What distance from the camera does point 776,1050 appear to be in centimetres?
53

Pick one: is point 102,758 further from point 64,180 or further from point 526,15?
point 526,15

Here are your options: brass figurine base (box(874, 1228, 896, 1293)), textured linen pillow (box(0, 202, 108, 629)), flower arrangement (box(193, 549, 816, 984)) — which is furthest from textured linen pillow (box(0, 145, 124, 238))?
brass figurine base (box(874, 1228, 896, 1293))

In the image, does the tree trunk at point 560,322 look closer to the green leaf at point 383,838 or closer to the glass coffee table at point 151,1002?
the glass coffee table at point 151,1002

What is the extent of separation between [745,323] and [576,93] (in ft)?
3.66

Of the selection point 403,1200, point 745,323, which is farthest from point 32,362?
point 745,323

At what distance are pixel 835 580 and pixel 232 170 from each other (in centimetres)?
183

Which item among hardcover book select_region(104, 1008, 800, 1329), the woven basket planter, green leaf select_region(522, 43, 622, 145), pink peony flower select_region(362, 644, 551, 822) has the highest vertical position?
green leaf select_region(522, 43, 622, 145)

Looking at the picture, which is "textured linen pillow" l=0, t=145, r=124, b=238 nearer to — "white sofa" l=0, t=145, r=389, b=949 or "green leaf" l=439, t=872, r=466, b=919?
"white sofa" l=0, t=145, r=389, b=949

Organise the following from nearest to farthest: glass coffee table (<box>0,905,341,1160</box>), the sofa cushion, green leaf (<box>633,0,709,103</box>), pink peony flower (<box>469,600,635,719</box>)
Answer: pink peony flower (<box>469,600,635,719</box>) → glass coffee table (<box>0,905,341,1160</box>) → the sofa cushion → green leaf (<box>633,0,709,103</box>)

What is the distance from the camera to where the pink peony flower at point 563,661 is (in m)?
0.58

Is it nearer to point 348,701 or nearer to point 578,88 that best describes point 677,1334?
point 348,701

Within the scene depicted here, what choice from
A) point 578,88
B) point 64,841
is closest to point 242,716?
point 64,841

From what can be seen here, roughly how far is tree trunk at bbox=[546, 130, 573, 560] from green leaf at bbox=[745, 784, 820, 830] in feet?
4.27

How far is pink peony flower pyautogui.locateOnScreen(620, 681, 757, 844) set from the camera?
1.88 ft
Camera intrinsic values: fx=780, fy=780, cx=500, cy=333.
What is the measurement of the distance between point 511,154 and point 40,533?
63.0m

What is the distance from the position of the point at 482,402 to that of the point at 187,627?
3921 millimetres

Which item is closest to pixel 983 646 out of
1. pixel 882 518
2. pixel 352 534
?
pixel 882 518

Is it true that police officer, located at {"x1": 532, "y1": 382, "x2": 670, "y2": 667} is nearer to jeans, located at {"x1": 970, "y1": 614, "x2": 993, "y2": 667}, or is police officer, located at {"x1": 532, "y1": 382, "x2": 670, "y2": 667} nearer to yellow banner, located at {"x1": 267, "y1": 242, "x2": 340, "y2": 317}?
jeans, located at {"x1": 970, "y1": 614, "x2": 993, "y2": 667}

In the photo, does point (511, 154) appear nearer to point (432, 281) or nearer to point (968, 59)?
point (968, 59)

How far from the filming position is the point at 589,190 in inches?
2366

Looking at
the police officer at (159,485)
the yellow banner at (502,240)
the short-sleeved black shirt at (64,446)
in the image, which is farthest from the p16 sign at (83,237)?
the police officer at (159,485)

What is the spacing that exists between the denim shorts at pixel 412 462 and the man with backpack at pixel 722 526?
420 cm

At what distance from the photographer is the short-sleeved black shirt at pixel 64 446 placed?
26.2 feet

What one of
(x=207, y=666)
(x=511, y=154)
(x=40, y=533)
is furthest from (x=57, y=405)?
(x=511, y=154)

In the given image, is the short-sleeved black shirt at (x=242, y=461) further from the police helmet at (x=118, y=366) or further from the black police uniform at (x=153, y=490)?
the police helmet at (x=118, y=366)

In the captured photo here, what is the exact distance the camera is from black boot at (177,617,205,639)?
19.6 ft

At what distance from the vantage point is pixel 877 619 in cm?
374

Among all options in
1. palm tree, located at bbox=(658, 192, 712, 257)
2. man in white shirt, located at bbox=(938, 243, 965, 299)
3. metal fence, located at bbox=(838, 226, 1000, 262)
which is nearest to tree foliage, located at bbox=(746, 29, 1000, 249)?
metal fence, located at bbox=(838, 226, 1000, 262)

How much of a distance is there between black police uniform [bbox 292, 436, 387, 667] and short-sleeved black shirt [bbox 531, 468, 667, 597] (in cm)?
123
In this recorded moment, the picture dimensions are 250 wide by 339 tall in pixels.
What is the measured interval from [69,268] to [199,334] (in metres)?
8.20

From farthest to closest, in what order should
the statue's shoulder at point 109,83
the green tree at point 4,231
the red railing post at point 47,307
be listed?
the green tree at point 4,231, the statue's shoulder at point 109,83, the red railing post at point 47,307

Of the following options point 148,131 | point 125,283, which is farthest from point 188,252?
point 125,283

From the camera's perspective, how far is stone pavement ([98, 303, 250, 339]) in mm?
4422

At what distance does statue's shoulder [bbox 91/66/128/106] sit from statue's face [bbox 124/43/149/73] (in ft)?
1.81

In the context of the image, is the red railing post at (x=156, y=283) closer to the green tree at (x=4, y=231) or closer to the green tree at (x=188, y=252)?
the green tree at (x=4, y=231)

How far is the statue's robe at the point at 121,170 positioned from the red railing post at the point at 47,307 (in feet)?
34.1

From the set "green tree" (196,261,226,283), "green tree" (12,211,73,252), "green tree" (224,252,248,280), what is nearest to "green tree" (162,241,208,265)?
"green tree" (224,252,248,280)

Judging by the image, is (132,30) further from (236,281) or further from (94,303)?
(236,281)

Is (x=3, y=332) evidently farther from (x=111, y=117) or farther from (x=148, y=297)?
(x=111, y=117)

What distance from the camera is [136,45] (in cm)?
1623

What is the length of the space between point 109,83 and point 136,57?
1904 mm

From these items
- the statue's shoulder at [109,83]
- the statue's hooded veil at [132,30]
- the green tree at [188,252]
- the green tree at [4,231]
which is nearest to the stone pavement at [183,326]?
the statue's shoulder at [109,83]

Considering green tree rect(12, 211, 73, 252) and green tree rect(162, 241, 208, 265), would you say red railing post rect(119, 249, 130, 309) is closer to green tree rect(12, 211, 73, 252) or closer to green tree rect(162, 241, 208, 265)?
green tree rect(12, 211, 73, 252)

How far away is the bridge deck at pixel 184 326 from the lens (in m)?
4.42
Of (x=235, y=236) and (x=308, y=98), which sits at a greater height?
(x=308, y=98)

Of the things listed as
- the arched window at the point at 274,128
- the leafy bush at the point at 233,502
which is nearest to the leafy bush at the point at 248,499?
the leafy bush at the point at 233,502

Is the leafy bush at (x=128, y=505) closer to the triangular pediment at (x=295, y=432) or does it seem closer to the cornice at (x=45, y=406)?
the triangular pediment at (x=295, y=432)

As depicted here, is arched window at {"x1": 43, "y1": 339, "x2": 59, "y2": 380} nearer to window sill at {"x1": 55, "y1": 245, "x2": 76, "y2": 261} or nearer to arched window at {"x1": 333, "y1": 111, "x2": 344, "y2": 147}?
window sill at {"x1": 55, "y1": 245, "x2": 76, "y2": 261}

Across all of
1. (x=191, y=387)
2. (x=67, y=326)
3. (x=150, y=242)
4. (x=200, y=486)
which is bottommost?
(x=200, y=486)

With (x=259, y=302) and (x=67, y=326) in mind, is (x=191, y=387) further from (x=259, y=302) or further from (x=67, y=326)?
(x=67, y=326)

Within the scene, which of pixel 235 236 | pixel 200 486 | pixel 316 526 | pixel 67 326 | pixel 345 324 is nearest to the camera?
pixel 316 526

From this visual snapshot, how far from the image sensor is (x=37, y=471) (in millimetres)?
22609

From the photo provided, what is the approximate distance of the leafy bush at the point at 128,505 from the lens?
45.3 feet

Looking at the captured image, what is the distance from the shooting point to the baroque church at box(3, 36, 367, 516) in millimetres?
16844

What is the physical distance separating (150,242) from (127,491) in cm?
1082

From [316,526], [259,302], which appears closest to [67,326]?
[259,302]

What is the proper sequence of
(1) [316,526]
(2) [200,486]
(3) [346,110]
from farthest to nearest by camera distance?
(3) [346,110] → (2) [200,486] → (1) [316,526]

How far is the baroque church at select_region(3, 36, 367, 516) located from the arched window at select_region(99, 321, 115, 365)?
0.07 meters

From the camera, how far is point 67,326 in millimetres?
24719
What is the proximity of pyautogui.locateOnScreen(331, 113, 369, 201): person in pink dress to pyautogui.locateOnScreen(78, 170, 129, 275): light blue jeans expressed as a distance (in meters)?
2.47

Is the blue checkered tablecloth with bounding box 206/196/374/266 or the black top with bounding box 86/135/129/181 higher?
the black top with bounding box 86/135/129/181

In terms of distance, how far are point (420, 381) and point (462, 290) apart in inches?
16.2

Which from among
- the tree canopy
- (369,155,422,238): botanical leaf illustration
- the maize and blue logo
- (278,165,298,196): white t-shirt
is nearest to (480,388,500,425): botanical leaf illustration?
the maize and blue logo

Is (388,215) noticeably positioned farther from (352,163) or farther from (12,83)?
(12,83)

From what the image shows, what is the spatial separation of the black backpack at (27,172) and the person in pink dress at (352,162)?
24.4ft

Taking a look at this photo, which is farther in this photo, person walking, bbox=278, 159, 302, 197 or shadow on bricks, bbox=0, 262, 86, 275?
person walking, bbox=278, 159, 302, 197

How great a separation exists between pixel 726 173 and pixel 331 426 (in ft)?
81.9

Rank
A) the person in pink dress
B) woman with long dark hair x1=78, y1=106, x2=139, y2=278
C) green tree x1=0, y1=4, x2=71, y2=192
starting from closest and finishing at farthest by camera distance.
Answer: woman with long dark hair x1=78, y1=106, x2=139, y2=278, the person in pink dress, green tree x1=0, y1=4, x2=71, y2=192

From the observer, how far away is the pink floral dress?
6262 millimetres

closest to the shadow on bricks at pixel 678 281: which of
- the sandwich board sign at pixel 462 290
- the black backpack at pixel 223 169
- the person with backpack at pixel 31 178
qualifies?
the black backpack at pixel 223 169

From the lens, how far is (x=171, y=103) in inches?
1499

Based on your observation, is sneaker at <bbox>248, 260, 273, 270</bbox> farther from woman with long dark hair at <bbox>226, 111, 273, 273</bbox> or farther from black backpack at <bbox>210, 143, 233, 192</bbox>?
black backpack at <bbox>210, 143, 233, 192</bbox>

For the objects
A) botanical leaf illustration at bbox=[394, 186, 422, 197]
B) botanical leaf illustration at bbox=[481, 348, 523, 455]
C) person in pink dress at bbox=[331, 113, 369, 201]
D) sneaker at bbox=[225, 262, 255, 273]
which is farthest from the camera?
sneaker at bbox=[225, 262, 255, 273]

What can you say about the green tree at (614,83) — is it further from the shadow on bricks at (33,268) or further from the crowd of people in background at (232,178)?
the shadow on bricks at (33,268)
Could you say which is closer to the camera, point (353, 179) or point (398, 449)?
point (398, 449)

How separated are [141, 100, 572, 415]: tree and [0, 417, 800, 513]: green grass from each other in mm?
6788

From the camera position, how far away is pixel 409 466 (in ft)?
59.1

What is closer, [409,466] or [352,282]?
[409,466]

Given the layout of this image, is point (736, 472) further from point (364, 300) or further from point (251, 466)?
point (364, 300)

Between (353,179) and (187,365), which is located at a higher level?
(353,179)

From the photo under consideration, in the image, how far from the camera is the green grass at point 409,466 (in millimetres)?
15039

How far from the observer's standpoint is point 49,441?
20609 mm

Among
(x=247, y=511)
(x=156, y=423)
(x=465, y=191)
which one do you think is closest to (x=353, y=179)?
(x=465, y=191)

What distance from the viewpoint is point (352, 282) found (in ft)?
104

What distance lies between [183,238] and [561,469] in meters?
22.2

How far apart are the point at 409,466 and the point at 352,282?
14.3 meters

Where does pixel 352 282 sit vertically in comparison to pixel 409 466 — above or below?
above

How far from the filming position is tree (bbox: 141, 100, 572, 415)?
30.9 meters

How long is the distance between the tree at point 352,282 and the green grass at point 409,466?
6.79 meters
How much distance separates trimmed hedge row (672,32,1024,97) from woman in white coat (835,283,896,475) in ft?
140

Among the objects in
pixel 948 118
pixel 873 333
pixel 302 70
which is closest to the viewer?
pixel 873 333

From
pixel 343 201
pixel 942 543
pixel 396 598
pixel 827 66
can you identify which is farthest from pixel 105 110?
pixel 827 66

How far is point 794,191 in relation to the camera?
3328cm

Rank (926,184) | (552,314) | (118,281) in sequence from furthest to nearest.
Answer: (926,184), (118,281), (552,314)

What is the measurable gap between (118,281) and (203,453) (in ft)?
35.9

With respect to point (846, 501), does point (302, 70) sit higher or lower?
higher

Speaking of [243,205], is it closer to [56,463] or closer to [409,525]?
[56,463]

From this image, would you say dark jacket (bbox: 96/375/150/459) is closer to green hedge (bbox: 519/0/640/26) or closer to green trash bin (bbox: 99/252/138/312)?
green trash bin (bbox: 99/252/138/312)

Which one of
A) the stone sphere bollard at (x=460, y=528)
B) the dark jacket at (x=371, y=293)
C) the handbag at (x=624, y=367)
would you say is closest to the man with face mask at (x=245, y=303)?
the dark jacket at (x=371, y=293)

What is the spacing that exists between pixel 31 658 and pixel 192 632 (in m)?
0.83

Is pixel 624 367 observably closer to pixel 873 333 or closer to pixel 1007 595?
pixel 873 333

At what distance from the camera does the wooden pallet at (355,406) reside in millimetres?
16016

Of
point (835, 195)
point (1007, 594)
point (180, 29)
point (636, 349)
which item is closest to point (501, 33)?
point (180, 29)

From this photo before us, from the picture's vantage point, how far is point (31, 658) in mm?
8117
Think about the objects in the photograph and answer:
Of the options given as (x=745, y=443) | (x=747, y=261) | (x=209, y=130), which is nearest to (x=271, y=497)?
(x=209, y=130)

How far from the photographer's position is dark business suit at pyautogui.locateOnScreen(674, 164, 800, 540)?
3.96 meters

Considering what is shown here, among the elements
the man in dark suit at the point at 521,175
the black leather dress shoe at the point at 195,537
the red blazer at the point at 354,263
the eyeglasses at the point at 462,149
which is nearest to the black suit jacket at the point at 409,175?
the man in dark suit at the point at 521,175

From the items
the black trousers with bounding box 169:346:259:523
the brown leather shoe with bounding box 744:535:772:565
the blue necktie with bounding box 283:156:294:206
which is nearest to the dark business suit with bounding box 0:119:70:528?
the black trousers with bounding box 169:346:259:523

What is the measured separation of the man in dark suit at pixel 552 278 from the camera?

--*--

§ Request
From the line containing "From this photo" to the last line of the material, please quote every line exactly and only those.

§ Answer in full
From this photo before us, from the picture's vantage point, how far is point (31, 658) in mm?
8117
Think about the objects in the photograph and answer:
Of the options given as (x=745, y=443) | (x=747, y=261) | (x=209, y=130), which is nearest to (x=271, y=497)?
(x=209, y=130)

How far from the photographer's position is dark business suit at pyautogui.locateOnScreen(674, 164, 800, 540)?
3.96 meters

Considering what is shown here, among the elements
the man in dark suit at the point at 521,175
the black leather dress shoe at the point at 195,537
the red blazer at the point at 354,263
the eyeglasses at the point at 462,149
which is nearest to the black suit jacket at the point at 409,175?
the man in dark suit at the point at 521,175

From the items
the black trousers with bounding box 169:346:259:523
the brown leather shoe with bounding box 744:535:772:565
the blue necktie with bounding box 283:156:294:206
which is nearest to the dark business suit with bounding box 0:119:70:528?
the black trousers with bounding box 169:346:259:523

What is the measured separation of the man in dark suit at pixel 552 278 from the camera?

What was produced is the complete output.